Ele lia com respeito e devoção sobretudo Jerônimo e Agostinho. Sobre este último afirmou: "Em Agostinho há riqueza que parece impossível encontrar algo que não tenha já sido abundantemente tratado por ele" (cf. PL 70, col. 10). Citando Jerônimo, ao invés, exortava os monges de Vivarium: "Conseguem a palma da vitória, não só aqueles que lutam até ao sangue ou que vivem na virgindade, mas todos aqueles que, com a ajuda de Deus, venceram os vícios do corpo e conservaram a reta fé.

Para que vocês possam, sempre com a ajuda de Deus, vencer mais facilmente as solicitações do mundo permanecendo nele como peregrinos continuamente no caminho dEle, procurem antes de tudo garantir a ajuda salutar sugerida pelo primeiro salmo para meditar dia e noite a lei do Senhor. O inimigo não vai encontrar qualquer espaço para atacá-los se toda a atenção estiver voltada para Cristo"(De Institutione Divinarum Scripturarum, 32: PL 69, col. 1147).

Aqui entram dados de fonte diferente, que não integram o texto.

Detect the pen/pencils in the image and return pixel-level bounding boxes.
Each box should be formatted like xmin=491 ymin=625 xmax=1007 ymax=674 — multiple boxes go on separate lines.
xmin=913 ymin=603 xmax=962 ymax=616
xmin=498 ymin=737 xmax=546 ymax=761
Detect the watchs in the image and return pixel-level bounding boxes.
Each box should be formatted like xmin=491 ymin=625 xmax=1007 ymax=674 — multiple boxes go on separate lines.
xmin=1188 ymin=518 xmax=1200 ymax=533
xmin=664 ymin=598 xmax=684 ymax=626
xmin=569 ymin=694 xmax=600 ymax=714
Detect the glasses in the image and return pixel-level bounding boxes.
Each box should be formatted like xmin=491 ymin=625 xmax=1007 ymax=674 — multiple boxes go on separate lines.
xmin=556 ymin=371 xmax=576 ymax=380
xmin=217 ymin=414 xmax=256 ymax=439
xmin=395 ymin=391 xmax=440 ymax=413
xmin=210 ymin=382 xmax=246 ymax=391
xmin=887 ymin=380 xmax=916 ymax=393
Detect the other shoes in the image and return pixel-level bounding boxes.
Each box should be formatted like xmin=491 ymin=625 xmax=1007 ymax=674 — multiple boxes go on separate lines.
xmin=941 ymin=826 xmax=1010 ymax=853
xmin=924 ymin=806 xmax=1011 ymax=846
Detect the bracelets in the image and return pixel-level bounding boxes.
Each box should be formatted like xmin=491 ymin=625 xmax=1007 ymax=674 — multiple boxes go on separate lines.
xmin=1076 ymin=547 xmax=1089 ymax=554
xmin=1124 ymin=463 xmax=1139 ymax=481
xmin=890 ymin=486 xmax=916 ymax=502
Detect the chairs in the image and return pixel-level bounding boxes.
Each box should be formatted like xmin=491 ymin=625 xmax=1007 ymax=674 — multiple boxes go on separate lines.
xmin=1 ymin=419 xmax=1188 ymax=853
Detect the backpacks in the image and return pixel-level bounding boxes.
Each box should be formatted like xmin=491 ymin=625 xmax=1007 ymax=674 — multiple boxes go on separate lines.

É um alerta que podemos acolher como válido também para nós. Vivemos um momento de encontro de culturas, do perigo da violência que destrói culturas, bem como os esforços necessários para transmitir os grandes valores e ensinar às novas gerações o caminho da reconciliação e da paz. Nós encontramos este caminho se nos voltarmos para Deus que tem a face humana, o Deus que se revelou a nós em Cristo.